* DIRECTIONS FOR THIS TASK: Summarize the passage on Murcer's baseball career in two sentences.

* PROVIDED PASSAGE:
* * * * * * *
Murcer played for the Giants and Cubs, but it’s his time in New York for which he will best be remembered.

Murcer joined the Yankees in the mid 1960s and followed in the footsteps of fellow Oklahoman Mickey Mantle to eventually play center field for the Bronx Bombers.

For his career, Murcer hit .277 with 252 home runs and 1,043 RBI.

In Major League history just 24 players have hit above .275 while also hitting 250 or more home runs, totaling more than 1,000 RBI, stealing more than 125 bases and hitting 45 or more triples.

Among that group only Murcer, George Brett, and Rogers Hornsby struck out fewer than 1,000 times.

But it isn’t stats or even his knack for pulling off the delayed steal that Murcer will be remembered for.

His defining moment came on August 6, 1979 on the same day that he gave one of the eulogies at his friend and Yankees captain Thurman Munson’s funeral in Ohio.
* * * * * * *
* DATASET RECORDS:
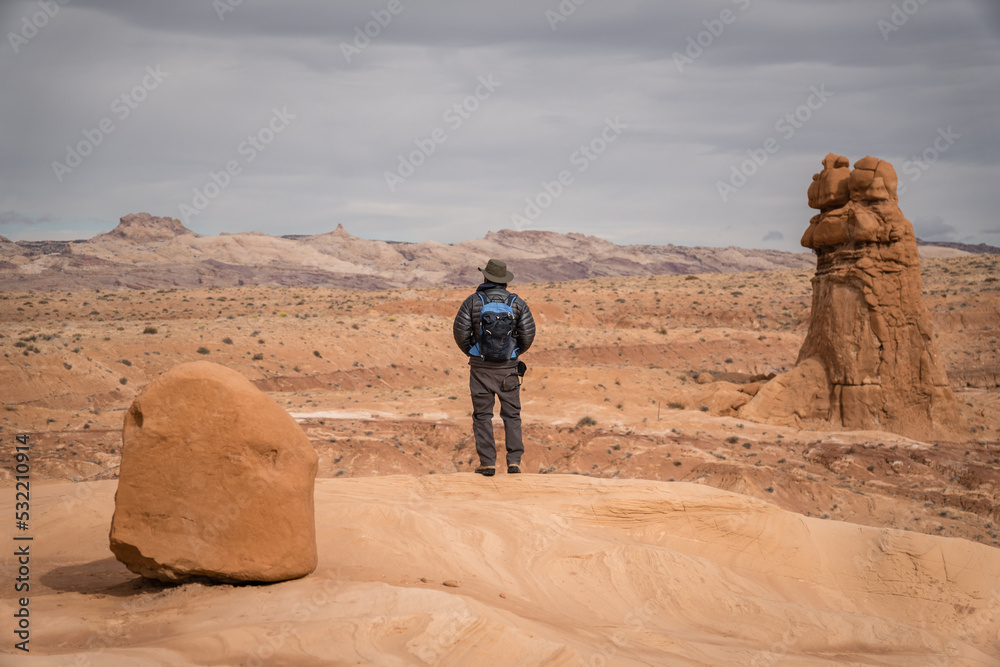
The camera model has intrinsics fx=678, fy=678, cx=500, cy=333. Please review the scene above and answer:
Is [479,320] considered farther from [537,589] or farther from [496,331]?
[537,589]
* * * * * * *
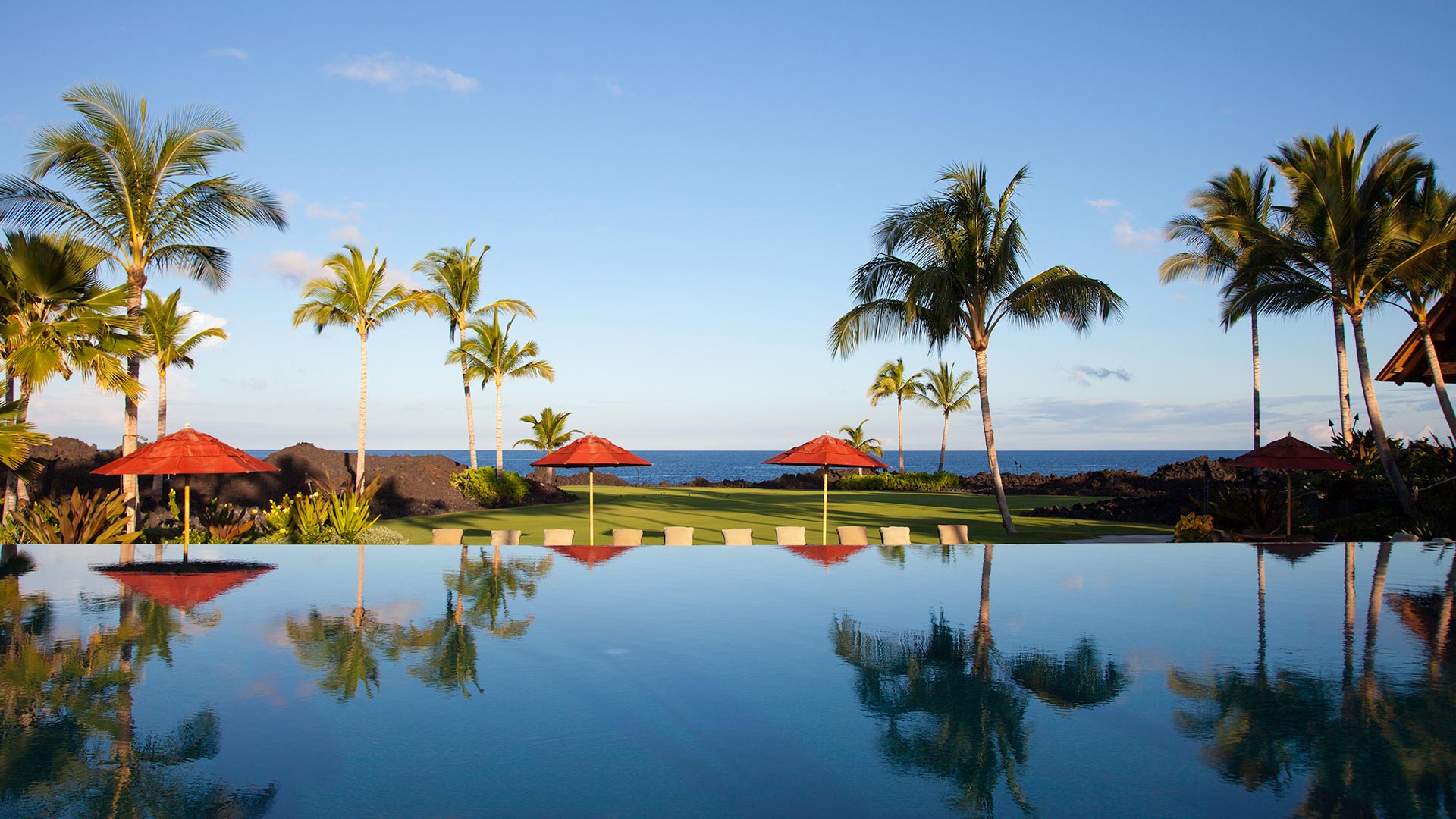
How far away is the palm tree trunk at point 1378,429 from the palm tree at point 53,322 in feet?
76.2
* * * * * * *
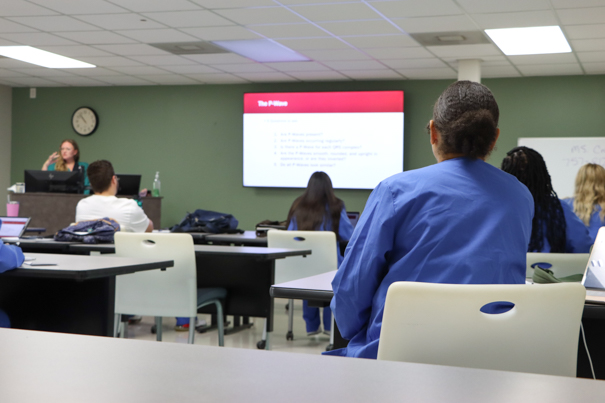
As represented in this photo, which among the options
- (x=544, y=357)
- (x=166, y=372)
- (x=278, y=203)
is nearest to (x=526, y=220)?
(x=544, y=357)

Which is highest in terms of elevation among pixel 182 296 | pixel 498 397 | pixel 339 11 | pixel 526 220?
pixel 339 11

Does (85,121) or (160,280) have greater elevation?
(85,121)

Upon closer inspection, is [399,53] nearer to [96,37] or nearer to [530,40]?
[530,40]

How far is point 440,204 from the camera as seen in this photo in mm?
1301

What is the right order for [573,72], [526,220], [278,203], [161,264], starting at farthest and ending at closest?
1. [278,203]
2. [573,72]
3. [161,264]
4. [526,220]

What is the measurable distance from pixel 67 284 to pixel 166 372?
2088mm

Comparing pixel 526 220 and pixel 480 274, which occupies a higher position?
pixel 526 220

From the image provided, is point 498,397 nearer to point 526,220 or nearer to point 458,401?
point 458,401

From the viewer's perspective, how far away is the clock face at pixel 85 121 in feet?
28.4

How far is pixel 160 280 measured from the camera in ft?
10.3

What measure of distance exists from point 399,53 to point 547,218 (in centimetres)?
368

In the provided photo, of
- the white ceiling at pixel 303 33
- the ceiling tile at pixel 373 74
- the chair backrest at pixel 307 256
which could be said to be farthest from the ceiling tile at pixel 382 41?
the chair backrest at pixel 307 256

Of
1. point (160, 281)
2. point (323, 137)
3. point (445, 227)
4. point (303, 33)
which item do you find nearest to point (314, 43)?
* * * * * * *
* WRITTEN SOLUTION: Although Murcer also played for the Giants and Cubs, he is best remembered for his time with the Yankees, where he followed fellow Oklahoman Mickey Mantle to center field, and over his career he hit .277 with 252 home runs and 1,043 RBI. He is one of only three players, along with George Brett and Rogers Hornsby, among the 24 with his combination of average, home runs, RBI, stolen bases and triples to strike out fewer than 1,000 times, yet his defining moment came on August 6, 1979, the day he gave a eulogy at Yankees captain Thurman Munson's funeral in Ohio.